Оставшись один, Рожер поднялся на помост, пытаясь обдумать услышанное. Было бы очень удобно, если бы Господь посылал знамение всякий раз, когда христианское войско оказывалось в критическом положении, но до сих пор этого, кажется, не случалось. Они проникли в самые глубины Азии только благодаря собственной отваге. Хотя в известном смысле Господь не оставлял их своим провидением, и дважды они спасались от неминуемой гибели: впервые это случилось у Дорилея, когда колонна норманнов оказалась под угрозой полного истребления и прованцы вовремя пришли к ним на выручку; во второй раз их зажали между непокоренным городом и «армией избавления», и Боэмунд буквально в последний момент воспользовался услугами предателя. Он вспомнил, как представлял себе паломничество, будучи в Суссексе: ему грезился долгий поход, поскольку на путешествие в Иерусалим уходил по меньшей мере год, и одна-две отчаянные битвы у границ неверных. Но он никак не ожидал, что их ждут бесконечные осады, долгие месяцы голода, огромные каменные стены вокруг каждого города и деревни, неисчислимые орды турок, ускользающих от христианских мечей и днем и ночью осыпающих паломников стрелами, и угрюмая враждебность или настороженное равнодушие местных христиан, которым они пришли на выручку…
Этой ночью турки были особенно настырны, и один из дозорных рыцарей был убит: стрела угодила ему в рот и вышла через шею. Враги шумели, кричали, подходили вплотную к стене, но на штурм не отваживались. На следующий день в обед воинам принесли лишь по кусочку ослиного мяса, и доставивший еду слуга рассказал, что предыдущей ночью, пользуясь темнотой, гарнизон оставил замок Боэмунда у ворот Святого Павла. Официальное объяснение гласило, что его не скрепленные известью каменные стены недостаточно надежны и что турки начали рыть под него подкоп, однако тут же распространился слух, что защитники просто отказались держать там оборону и вернулись в город самовольно. Как бы там ни было, этот форт стал первым укреплением, которое паломники сдали врагу, пусть даже дорога на Алеппо, которую он прикрывал, и потеряла всякое значение после взятия города. Это могло стать началом конца, и у рыцарей Кладбищенского замка вытянулись лица. Весь вечер его защитники клялись, что уж они-то будут удерживать свой пост до последнего человека, но звучало это чересчур напыщенно, чтобы выглядеть убедительным.

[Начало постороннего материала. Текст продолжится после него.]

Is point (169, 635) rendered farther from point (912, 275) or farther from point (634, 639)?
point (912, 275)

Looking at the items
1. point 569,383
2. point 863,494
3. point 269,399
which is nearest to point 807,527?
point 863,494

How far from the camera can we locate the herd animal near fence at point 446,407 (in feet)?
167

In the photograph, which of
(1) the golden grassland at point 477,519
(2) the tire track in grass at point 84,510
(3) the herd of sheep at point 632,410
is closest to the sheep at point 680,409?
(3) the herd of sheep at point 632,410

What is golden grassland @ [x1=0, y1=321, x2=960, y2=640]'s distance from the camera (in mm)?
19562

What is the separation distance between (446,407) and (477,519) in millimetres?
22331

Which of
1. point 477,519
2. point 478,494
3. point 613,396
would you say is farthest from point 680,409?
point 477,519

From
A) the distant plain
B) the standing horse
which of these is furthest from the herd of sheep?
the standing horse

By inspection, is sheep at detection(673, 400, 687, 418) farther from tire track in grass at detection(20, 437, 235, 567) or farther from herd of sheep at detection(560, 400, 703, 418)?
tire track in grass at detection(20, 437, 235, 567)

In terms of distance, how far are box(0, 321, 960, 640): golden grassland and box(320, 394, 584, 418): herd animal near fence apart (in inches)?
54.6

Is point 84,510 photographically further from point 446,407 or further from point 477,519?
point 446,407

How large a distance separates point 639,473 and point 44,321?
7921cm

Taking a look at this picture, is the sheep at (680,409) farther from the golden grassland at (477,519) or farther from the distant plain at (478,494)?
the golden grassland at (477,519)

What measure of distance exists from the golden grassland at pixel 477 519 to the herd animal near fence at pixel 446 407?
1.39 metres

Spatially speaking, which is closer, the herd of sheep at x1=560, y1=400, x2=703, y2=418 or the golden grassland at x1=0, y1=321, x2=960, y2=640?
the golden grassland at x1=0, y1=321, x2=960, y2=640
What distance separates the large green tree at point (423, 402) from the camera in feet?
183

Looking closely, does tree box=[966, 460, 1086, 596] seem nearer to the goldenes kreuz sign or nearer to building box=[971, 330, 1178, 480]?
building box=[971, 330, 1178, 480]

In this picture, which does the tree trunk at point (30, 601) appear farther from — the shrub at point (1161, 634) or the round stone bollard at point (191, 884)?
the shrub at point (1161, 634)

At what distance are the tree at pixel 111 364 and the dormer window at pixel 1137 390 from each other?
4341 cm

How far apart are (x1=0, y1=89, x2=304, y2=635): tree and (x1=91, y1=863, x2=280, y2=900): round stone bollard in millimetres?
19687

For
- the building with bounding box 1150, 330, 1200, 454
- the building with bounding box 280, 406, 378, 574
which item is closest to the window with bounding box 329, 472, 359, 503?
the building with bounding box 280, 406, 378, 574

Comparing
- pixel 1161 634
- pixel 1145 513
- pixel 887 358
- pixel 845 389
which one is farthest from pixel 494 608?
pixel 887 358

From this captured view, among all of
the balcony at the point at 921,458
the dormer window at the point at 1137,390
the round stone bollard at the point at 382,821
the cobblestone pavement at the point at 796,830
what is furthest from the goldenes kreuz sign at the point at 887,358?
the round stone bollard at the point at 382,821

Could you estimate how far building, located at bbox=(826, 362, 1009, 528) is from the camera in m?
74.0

К счастью, турки не желали вести уличные бои с закованными в доспехи воинами, иначе они давно могли войти в цитадель со стороны южной стены и атаковать город сверху. Этой возможностью они не пользовались, но многим пилигримам приходилось денно и нощно дежурить на импровизированных баррикадах, отделявших цитадель от остального города. Стало ясно, что долго им не протянуть, и число дезертиров множилось день ото дня.
VI. ХРИСТИАНСКАЯ АНТИОХИЯ, 1098
Двадцать седьмого июня защитники Кладбищенского замка тщетно ждали обеда. Порции становились все меньше и меньше, но до этого дня их кормили хотя бы дважды в сутки. Часа в три надежда вспыхнула вновь, когда они увидели человека, короткими перебежками пробиравшегося по захламленному, обстреливаемому мосту. Наконец он добрался до южной калитки, где голодные воины встретили его насмешливыми аплодисментами. Это был один из клириков герцога. Он заперся с комендантом замка, а затем забрался на наиболее безопасное место в углу южного помоста. Прозвучал сигнал трубы, и внизу начали скапливаться недовольные, — праздные, скучающие и голодные люди. Они злобно роптали, но когда опытный проповедник несколько раз кашлянул и осенил себя крестом, словно был на амвоне, воцарилась относительная тишина. Первые же его слова заставили замолчать всех.